Best known as Hawkeye Pierce in the enduring '70s TV classic comedy MASH, Alda has long held an interest in science. An unabashed fan of the actor, Osserman became aware of Alda's thirst for science when the actor hosted the PBS series Scientific American Frontiers.
"He's not just going through the motions," Osserman says. In his role as interviewer, Osserman doesn't have a checklist of issues to cover. He sees his job as opening Alda up to touch on a number of topics. "Who knows where he's going to go?"
Of course, Osserman will discuss Alda's storied career, but don't be surprised if he also brings up the actor's recent brush with death. As Alda discusses in his two memoirs - Never Have Your Dog Stuffed, and Other Things I've Learned and Things I Overheard While Talking to Myself - he's lucky to be alive. While filming an astronomy episode of Scientific American Frontiers in Chile, Alda was stricken with an excruciating pain in his abdomen and was rushed to the hospital where he underwent emergency surgery. The doctor explained the procedure to Alda in laymen's terms as taking out the "dead" part of his intestine and then sewing the two remaining parts together.

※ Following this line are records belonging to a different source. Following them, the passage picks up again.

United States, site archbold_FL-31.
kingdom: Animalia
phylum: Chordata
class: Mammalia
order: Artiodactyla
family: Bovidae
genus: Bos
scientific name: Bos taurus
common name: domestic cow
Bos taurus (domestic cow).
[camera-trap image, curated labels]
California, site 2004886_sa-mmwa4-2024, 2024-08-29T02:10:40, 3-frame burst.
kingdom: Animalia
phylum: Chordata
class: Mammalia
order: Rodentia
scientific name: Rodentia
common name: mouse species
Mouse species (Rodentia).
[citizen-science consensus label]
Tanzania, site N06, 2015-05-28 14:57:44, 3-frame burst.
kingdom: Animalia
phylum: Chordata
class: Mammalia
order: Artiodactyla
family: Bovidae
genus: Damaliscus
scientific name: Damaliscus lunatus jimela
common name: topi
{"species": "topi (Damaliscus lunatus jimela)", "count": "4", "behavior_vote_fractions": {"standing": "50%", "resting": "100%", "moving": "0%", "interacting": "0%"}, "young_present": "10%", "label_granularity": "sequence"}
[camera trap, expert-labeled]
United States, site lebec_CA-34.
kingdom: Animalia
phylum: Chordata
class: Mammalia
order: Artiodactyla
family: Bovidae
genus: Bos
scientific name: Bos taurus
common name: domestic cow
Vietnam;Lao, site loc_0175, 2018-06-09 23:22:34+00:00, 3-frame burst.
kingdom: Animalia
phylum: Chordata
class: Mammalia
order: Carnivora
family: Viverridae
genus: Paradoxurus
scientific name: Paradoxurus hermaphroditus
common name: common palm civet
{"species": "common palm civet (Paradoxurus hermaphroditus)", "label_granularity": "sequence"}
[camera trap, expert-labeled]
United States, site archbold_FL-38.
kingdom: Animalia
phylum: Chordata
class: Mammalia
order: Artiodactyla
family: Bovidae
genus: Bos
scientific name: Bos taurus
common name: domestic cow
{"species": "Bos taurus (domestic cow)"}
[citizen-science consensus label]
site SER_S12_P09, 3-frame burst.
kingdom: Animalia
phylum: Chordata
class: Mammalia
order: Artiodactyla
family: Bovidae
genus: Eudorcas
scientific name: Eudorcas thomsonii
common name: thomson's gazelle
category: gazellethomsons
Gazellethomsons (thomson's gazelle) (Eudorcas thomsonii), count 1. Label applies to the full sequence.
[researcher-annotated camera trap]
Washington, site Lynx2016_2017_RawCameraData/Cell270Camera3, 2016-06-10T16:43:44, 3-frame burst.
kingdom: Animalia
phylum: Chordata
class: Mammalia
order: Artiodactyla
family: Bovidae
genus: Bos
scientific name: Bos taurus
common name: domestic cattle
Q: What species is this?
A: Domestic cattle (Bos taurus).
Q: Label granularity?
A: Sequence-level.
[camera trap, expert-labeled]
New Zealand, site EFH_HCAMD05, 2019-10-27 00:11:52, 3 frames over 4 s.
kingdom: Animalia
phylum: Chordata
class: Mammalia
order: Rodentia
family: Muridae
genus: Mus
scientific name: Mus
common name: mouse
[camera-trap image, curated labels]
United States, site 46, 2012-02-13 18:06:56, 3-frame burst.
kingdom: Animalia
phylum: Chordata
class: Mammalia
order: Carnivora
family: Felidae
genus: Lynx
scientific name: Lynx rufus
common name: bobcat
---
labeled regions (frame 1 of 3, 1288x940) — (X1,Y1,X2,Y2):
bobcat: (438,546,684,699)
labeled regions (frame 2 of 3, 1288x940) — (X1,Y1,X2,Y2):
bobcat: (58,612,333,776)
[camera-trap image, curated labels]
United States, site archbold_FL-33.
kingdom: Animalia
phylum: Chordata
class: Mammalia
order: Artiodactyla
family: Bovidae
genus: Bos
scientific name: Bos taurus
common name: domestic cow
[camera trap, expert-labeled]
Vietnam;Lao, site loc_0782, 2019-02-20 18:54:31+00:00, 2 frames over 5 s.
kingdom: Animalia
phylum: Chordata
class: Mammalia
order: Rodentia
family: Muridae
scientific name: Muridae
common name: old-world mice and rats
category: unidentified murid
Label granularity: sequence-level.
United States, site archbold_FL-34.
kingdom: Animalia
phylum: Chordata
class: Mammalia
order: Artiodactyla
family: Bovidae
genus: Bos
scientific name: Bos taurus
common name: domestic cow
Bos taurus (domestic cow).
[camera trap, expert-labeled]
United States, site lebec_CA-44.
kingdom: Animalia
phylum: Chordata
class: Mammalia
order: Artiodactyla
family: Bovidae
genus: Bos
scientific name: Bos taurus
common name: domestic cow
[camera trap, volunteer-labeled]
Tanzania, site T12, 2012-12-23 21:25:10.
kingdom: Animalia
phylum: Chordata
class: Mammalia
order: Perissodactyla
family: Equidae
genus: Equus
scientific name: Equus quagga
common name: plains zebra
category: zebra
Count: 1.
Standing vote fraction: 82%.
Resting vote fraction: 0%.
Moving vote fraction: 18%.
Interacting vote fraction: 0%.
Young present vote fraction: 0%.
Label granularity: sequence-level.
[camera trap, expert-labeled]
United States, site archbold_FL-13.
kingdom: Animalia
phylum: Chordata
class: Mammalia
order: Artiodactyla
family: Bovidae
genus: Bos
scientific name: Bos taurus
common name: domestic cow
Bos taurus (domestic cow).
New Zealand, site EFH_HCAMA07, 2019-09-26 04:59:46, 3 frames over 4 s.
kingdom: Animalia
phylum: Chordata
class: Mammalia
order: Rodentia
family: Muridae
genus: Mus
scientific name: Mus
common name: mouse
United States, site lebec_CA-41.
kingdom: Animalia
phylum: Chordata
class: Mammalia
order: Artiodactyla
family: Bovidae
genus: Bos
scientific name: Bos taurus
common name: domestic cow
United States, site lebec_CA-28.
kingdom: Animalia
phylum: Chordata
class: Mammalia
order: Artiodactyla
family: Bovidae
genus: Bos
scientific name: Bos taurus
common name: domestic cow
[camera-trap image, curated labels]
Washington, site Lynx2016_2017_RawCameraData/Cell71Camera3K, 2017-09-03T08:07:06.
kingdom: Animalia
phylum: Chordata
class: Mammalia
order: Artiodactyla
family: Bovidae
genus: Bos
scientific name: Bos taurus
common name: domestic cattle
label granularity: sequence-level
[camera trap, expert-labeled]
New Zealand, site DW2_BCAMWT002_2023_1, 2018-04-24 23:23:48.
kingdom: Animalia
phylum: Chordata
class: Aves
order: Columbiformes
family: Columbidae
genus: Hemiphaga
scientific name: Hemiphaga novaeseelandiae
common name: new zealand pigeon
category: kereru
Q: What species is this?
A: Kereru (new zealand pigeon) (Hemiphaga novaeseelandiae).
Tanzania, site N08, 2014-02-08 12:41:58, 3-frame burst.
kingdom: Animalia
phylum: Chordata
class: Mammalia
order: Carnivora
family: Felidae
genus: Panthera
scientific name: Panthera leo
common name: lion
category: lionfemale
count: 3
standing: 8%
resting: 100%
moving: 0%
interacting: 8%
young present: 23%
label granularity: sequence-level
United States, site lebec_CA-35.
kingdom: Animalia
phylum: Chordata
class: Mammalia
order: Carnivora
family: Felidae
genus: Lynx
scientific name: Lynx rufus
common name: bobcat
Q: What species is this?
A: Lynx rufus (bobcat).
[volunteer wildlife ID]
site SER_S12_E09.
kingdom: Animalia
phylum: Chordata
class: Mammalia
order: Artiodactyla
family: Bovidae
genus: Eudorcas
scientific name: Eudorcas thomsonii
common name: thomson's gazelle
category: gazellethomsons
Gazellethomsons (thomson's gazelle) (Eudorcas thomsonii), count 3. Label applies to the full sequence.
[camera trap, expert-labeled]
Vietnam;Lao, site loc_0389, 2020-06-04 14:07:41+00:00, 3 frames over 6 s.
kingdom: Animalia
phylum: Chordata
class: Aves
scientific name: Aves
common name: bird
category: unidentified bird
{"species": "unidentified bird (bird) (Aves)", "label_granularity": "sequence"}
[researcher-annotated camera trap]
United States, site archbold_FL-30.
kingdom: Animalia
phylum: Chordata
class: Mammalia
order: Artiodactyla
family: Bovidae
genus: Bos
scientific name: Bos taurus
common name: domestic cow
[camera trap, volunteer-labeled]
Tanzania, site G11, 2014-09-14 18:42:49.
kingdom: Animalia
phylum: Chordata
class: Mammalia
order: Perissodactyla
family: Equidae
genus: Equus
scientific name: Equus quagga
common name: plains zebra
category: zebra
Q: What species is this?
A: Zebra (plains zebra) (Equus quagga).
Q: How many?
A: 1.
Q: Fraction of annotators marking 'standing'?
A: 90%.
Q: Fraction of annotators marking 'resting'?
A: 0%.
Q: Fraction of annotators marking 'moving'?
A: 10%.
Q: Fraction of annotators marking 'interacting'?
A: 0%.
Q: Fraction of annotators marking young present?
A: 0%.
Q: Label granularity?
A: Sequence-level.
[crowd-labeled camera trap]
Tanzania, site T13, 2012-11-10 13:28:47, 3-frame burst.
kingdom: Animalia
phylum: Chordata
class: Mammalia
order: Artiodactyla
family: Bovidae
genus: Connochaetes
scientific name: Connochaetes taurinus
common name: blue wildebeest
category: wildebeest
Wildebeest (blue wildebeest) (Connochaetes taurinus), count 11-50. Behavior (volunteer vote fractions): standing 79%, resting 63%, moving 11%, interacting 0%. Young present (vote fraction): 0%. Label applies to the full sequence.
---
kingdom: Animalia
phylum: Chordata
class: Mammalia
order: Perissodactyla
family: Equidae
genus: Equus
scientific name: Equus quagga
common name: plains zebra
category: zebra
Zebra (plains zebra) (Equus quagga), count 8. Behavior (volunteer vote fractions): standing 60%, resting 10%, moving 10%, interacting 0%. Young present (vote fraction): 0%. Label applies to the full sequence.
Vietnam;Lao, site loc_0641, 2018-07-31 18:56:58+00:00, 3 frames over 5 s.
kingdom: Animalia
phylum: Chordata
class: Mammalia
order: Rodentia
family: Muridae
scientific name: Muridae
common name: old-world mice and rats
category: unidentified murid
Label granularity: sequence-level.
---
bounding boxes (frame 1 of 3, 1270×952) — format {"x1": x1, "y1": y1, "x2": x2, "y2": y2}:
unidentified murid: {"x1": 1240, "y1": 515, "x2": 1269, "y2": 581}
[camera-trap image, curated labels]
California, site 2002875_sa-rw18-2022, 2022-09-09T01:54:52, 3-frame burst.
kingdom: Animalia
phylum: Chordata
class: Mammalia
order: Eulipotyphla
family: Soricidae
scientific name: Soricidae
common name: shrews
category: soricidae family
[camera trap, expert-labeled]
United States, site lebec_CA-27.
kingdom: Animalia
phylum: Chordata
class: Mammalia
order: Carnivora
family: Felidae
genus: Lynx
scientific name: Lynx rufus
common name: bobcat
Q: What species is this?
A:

"Oh, you're going to do an end-to-end anastomosis," Alda remarked. Flabbergasted, the doctor asked where Alda had obtained his medical knowledge. "Oh, I did many of them on MASH, " Alda said.
To cheer Alda up in the recovery room, the astronomer, whom Alda was profiling for the show, stopped by to discuss one of the actor's favorite topics: curved space time. You know, how we live in space and time combined - Einstein covered it in his theory of relativity. Osserman also covered it in his book Poetry of the Universe: A Mathematical Explanation of the Cosmos.
Osserman has done a similar conversation with comedian Steve Martin titled "Funny Numbers." He sees high-profile Americans talking about science as a way to encourage kids - and anyone else - to explore scientific frontiers risk-free.
"Being interested in science in our culture has a stigma attached to it. You're a nerd," Osserman says. But when you see a likable, non-nerd like Alda discussing his interest in the subject, it says to people of all ages, "It's OK to be interested in science." Right on.